▸ **WRITTEN REQUEST**
Find each line in the records below that contains the string "door" and copy it out. Treat uppercase and lowercase letters as different.

** Start RECORDS PROVIDED **

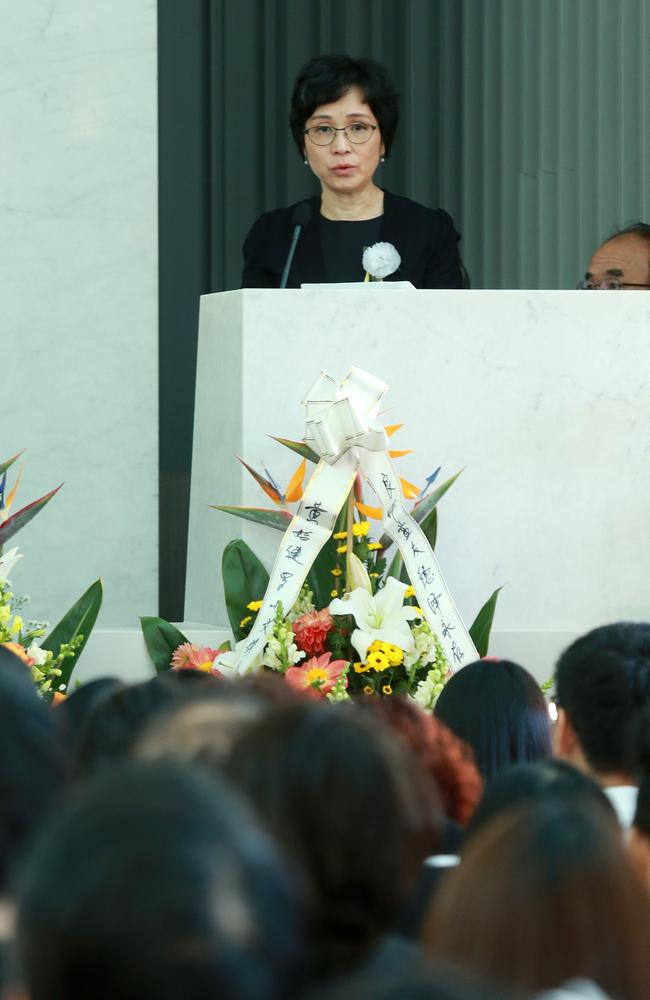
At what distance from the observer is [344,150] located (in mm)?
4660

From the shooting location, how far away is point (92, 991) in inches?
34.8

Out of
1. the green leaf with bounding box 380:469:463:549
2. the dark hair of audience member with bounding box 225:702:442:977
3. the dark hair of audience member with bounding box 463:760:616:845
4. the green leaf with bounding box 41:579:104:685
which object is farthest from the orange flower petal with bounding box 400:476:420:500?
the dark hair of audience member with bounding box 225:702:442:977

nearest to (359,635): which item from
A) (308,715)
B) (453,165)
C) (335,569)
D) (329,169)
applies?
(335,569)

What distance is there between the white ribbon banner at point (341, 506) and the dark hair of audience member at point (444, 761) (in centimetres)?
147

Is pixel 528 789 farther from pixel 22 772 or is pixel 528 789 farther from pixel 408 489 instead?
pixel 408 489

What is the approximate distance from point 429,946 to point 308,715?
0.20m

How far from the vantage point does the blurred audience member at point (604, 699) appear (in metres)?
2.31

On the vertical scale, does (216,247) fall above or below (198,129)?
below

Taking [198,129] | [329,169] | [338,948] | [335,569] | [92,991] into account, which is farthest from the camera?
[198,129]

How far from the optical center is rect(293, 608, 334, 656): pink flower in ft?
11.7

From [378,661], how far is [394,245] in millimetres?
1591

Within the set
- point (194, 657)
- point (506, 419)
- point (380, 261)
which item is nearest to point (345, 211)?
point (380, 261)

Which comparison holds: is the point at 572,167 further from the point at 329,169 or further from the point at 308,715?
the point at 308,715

** End RECORDS PROVIDED **
** Start RECORDS PROVIDED **

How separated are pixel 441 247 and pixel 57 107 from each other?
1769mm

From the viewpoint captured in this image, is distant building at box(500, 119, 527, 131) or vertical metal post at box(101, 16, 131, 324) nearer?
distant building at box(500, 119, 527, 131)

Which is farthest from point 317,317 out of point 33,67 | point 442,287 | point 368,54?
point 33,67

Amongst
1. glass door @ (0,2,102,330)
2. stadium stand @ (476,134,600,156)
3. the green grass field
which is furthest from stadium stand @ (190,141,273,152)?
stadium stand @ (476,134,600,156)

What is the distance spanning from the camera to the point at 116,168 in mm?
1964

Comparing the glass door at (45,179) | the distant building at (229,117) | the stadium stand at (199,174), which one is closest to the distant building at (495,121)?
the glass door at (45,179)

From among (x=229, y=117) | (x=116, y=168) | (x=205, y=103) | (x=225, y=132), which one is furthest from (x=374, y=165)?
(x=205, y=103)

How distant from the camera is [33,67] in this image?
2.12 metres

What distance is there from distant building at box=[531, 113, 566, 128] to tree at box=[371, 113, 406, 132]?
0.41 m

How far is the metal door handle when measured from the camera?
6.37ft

** End RECORDS PROVIDED **

▸ **FINAL RESULT**
1. glass door @ (0,2,102,330)
Comparing the glass door at (45,179) | the distant building at (229,117) | the stadium stand at (199,174), which one is closest to the distant building at (495,121)?
the glass door at (45,179)
How far is the metal door handle when measured from the camera?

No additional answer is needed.